Ian Goddard [Ian@Goddard.net] wrote:
> There's an interesting correlation
> between serial killers, like Jeffrey Dommer (sp?),
> and torture of animals, such that a high percentage
> of the most brutal serial killers first tortured
> animals, usually when they were kids. They see
> the similarity between humans and animals, but
> only in the worst ways imaginable.
Yeah, some time ago I saw a very interesting documentary about an American serial killer from a few decades ago, possibly the same guy; I'm no expert on serial killers so I don't know when he was caught. His basic problem seemed to be that he didn't see any difference between humans and other animals; he hunted them, took them home, and butchered them just like the deer he hunted at other times. It was hard to see him as evil, rather just someone whose mental programming was fundamentally broken.

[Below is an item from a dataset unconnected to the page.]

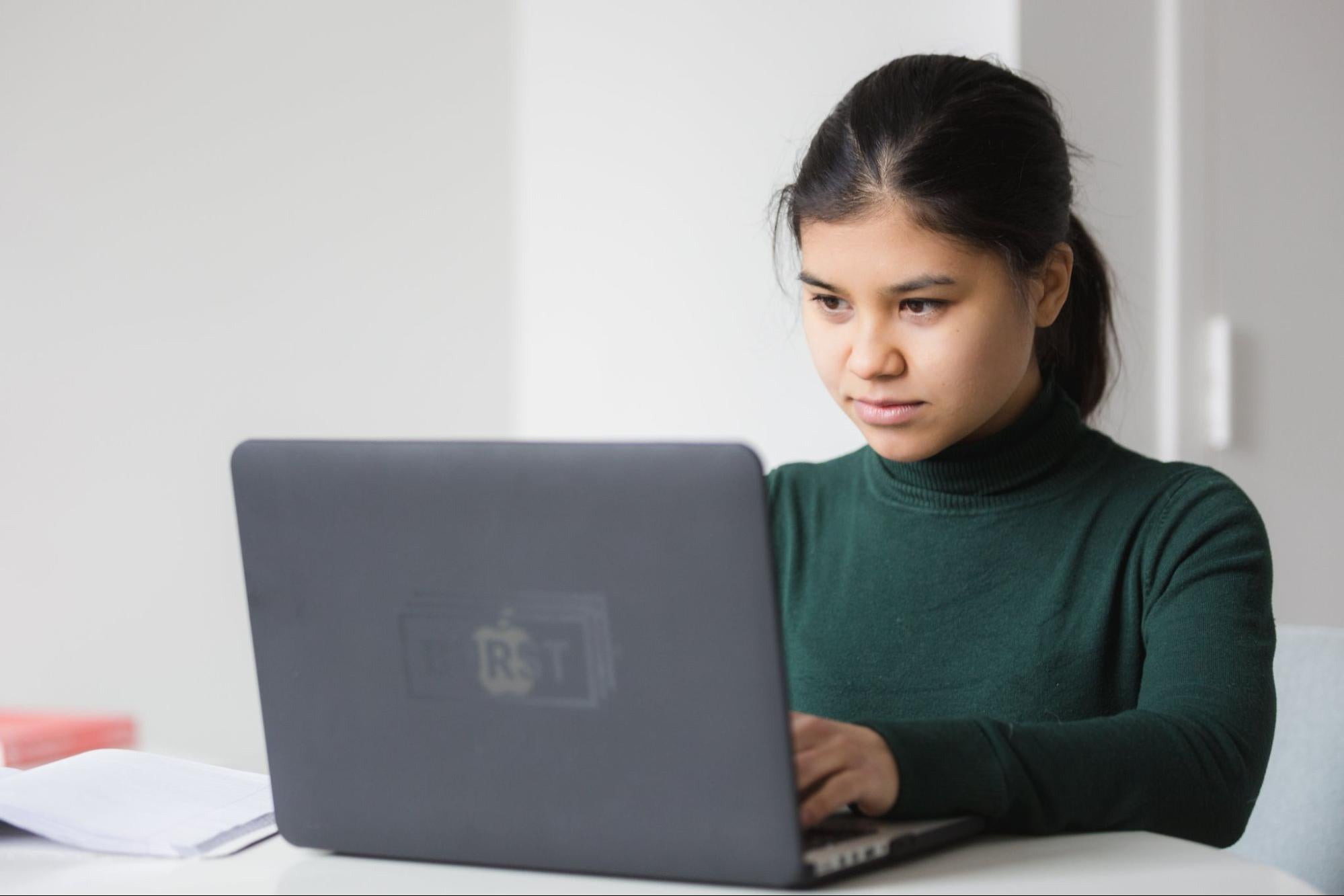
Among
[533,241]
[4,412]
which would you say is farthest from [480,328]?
[4,412]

On the animal rights front, personally I have no problem with hunting; but I dislike any kind of torture to humans or animals. When people start to talk about giving rights to animals it makes me think of the medieval courts charging pigs with murder, and other such historical oddities. If animals are smart enough to have rights, then they should be smart enough to have the responsibilities too... and how are you going to explain to a fox that rabbits have a right to life? This seems to be an example of the serial killer's problem in reverse; he thought humans were animals, the animal rights folks think animals are human.